Question

If the function $f\left(x\right)=x^3-6x^2+ax+b$ satisfies Rolle's theorem in the interval $\left[1,3\right]$ and $f\text{'}\left[\frac{\left(2\sqrt{3}+1\right)}{\sqrt{3}}\right]=0$, then:

• A. $a=-11$
• B. $a=-6$
• C. $a=6$
• D. $a=11$

Answer 1

The correct option is D

$a=11$

Explanation for correct option:

Rolle's Theorem:

Given function, $f\left(x\right)=x^3-6x^2+ax+b$

According to Rolle's theorem, if a function $f$ is continuous on the closed interval $\left[a,b\right]$ and differentiable on the open interval $\left(a,b\right)$ such that $f\left(a\right)=f\left(b\right)$, then $f\text{'}\left(x\right)=0$ for some $x$ with $a\le x\le b$.

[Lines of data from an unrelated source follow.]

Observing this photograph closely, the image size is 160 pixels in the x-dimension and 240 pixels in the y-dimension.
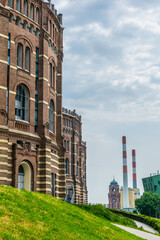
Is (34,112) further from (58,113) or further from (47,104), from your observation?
(58,113)

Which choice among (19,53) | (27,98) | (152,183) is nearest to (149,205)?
(152,183)

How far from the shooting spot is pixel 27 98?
34.2 m

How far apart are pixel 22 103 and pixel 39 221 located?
18669mm

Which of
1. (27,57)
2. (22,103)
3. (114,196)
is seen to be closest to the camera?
(22,103)

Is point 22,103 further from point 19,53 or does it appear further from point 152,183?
point 152,183

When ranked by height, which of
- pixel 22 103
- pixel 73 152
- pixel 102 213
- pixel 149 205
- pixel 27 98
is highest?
pixel 27 98

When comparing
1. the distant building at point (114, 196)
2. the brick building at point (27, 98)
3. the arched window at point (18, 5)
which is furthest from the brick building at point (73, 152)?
the distant building at point (114, 196)

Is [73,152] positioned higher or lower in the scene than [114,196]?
higher

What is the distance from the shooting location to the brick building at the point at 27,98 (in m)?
31.0

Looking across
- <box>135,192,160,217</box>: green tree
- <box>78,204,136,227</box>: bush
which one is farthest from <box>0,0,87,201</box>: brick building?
<box>135,192,160,217</box>: green tree

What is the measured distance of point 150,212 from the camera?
84.4m

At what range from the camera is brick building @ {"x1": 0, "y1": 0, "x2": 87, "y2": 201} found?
30953mm

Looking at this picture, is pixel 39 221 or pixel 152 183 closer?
pixel 39 221

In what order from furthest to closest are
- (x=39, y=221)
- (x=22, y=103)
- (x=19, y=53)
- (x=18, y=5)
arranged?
(x=18, y=5), (x=19, y=53), (x=22, y=103), (x=39, y=221)
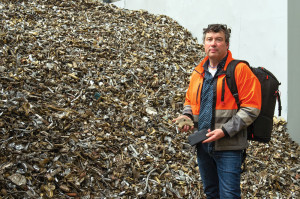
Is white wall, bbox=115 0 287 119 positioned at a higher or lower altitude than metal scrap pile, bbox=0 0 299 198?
higher

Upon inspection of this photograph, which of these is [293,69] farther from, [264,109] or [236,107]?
[236,107]

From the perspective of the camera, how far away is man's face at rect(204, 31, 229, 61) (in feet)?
8.53

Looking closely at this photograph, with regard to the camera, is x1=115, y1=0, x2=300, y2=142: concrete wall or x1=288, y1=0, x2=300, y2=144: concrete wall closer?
x1=288, y1=0, x2=300, y2=144: concrete wall

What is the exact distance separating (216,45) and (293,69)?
329cm

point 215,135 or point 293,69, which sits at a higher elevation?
point 293,69

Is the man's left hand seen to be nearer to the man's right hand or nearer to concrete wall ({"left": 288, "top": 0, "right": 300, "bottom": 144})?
the man's right hand

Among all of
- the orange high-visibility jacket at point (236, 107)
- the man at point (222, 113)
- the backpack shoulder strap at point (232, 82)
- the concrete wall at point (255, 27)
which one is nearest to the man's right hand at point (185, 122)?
the man at point (222, 113)

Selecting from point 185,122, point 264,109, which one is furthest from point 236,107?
point 185,122

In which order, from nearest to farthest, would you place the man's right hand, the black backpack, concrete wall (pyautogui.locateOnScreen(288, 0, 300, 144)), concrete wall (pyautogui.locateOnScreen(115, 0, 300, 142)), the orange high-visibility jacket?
the orange high-visibility jacket < the black backpack < the man's right hand < concrete wall (pyautogui.locateOnScreen(288, 0, 300, 144)) < concrete wall (pyautogui.locateOnScreen(115, 0, 300, 142))

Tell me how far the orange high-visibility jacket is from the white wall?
10.6 feet

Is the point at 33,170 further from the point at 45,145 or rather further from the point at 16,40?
the point at 16,40

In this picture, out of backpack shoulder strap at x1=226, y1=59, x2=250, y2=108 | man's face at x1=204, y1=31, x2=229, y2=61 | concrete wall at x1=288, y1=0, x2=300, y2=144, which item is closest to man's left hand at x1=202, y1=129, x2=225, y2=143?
backpack shoulder strap at x1=226, y1=59, x2=250, y2=108

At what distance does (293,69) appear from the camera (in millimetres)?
5312

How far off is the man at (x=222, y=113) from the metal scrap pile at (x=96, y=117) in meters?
1.44
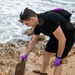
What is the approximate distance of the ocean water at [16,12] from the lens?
8580 millimetres

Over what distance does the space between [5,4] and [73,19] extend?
4125mm

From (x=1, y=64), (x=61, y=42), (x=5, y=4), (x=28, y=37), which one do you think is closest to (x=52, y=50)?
(x=61, y=42)

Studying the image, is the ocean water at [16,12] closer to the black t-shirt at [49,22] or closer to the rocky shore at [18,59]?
the rocky shore at [18,59]

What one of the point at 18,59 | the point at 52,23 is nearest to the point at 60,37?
the point at 52,23

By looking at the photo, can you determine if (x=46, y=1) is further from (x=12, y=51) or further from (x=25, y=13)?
(x=25, y=13)

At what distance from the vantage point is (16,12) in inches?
480

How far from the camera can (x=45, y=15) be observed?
13.4 ft

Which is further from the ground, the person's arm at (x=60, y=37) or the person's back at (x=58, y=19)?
the person's back at (x=58, y=19)

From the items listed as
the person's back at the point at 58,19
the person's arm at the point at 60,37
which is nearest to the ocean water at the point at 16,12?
the person's back at the point at 58,19

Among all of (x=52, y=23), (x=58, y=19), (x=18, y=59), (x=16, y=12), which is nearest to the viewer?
(x=52, y=23)

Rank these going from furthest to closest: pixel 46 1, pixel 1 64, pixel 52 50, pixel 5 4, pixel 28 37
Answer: pixel 46 1 < pixel 5 4 < pixel 28 37 < pixel 1 64 < pixel 52 50

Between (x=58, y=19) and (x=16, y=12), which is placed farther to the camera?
(x=16, y=12)

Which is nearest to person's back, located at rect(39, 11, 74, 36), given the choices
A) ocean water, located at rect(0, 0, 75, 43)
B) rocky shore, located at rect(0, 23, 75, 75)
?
rocky shore, located at rect(0, 23, 75, 75)

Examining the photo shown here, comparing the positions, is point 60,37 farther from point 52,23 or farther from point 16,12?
point 16,12
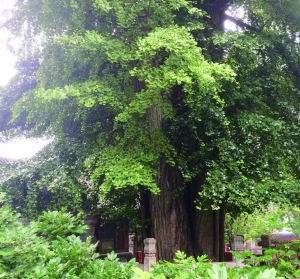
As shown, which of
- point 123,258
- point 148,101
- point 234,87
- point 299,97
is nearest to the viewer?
point 148,101

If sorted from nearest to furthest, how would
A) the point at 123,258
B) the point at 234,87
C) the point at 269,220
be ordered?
the point at 269,220 < the point at 234,87 < the point at 123,258

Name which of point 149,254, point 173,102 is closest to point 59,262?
point 149,254

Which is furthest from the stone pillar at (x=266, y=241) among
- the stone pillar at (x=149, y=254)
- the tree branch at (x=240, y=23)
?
the tree branch at (x=240, y=23)

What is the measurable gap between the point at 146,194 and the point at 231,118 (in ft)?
8.08

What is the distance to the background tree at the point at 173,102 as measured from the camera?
581cm

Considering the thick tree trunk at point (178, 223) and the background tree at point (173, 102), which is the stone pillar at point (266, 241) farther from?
the thick tree trunk at point (178, 223)

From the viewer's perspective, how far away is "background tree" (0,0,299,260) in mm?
5809

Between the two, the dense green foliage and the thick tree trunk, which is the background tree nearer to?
the thick tree trunk

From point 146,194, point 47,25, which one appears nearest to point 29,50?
point 47,25

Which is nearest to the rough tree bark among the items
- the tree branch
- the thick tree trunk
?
the thick tree trunk

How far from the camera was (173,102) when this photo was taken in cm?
761

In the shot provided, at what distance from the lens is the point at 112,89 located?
20.6ft

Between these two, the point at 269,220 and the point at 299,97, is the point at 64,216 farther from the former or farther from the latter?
the point at 299,97

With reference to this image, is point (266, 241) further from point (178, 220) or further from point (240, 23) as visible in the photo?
point (240, 23)
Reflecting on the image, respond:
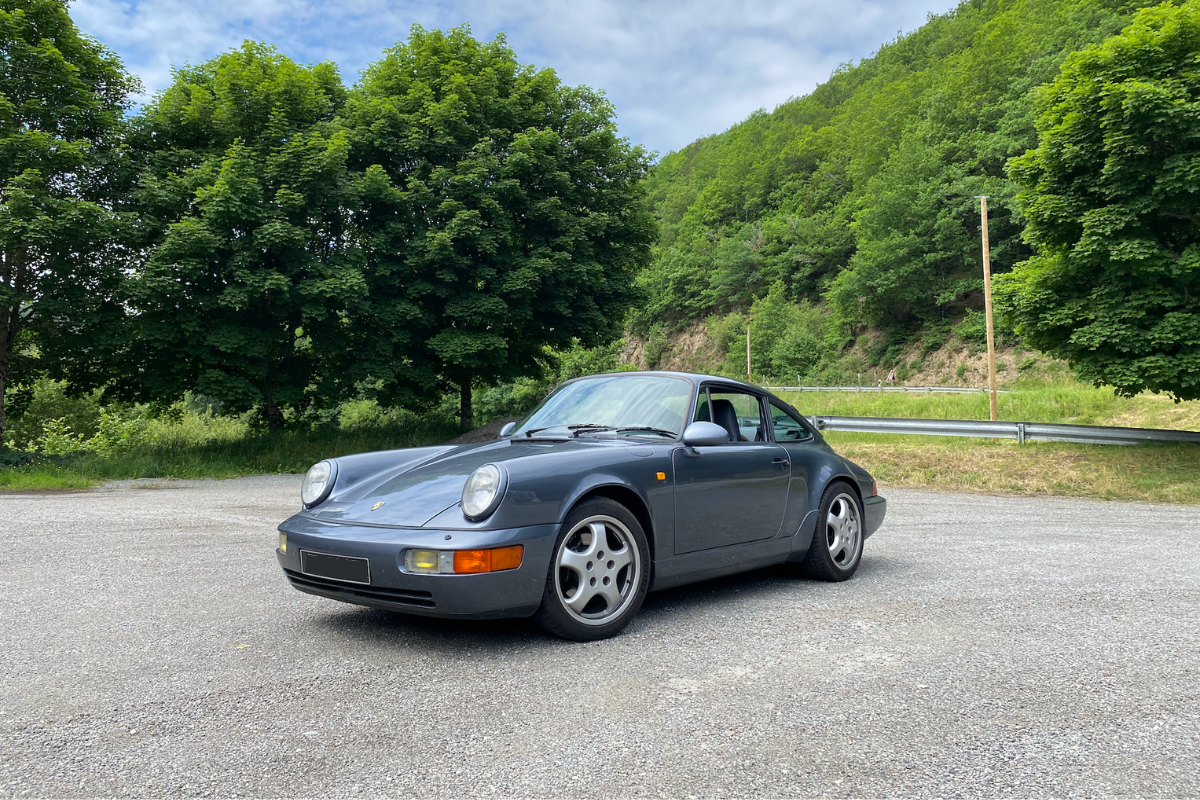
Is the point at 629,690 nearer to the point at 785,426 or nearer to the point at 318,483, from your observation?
the point at 318,483

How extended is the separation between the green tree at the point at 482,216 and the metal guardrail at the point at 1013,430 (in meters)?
7.85

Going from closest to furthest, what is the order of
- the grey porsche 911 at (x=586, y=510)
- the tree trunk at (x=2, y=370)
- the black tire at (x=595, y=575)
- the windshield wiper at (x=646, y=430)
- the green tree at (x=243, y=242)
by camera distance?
the grey porsche 911 at (x=586, y=510) < the black tire at (x=595, y=575) < the windshield wiper at (x=646, y=430) < the tree trunk at (x=2, y=370) < the green tree at (x=243, y=242)

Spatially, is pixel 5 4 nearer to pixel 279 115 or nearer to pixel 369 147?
pixel 279 115

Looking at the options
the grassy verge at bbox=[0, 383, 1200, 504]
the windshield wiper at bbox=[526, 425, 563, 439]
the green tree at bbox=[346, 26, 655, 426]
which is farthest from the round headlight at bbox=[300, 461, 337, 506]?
the green tree at bbox=[346, 26, 655, 426]

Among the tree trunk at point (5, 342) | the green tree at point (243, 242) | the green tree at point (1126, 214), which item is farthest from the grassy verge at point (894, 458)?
the tree trunk at point (5, 342)

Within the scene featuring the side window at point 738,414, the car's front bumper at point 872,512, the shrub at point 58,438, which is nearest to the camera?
the side window at point 738,414

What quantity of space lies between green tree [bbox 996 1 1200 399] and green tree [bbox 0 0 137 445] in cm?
1783

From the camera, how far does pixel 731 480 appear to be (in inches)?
190

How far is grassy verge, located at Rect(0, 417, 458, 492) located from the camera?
1346 centimetres

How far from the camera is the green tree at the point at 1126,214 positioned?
1277 cm

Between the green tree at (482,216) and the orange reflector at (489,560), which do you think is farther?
the green tree at (482,216)

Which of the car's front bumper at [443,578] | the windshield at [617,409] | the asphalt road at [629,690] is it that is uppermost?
the windshield at [617,409]

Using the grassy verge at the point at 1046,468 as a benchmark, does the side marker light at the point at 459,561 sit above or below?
above

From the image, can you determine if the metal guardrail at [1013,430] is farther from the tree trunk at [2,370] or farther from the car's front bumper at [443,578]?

So, upon differentiating the given function, we get,

$f\text{'}\left(x\right)=3x^2-12x+a$

Now, as it is given that the function satisfies the Rolle's theorem, so, $f\text{'}\left(c\right)=0$

$\Rightarrow f\text{'}\left(\frac{2\sqrt{3}+1}{\sqrt{3}}\right)=0$

We can replace this in $f\text{'}\left(x\right)=3x^2-12x+a$,

$$\begin{gathered} \Rightarrow 0=3{\left(2+\frac{1}{\sqrt{3}}\right)}^2-12\left(2+\frac{1}{\sqrt{3}}\right)+a \\ \Rightarrow 0=3\left(4+\frac{1}{3}+\frac{4}{\sqrt{3}}\right)-24-\frac{12}{\sqrt{3}}+a \\ \Rightarrow 0=12+1+\cancel{4\sqrt{3}}-24-\cancel{4\sqrt{3}}+a \\ \Rightarrow 0=-11+a \\ \Rightarrow a=11 \end{gathered}$$

Therefore, option (D) is the correct answer.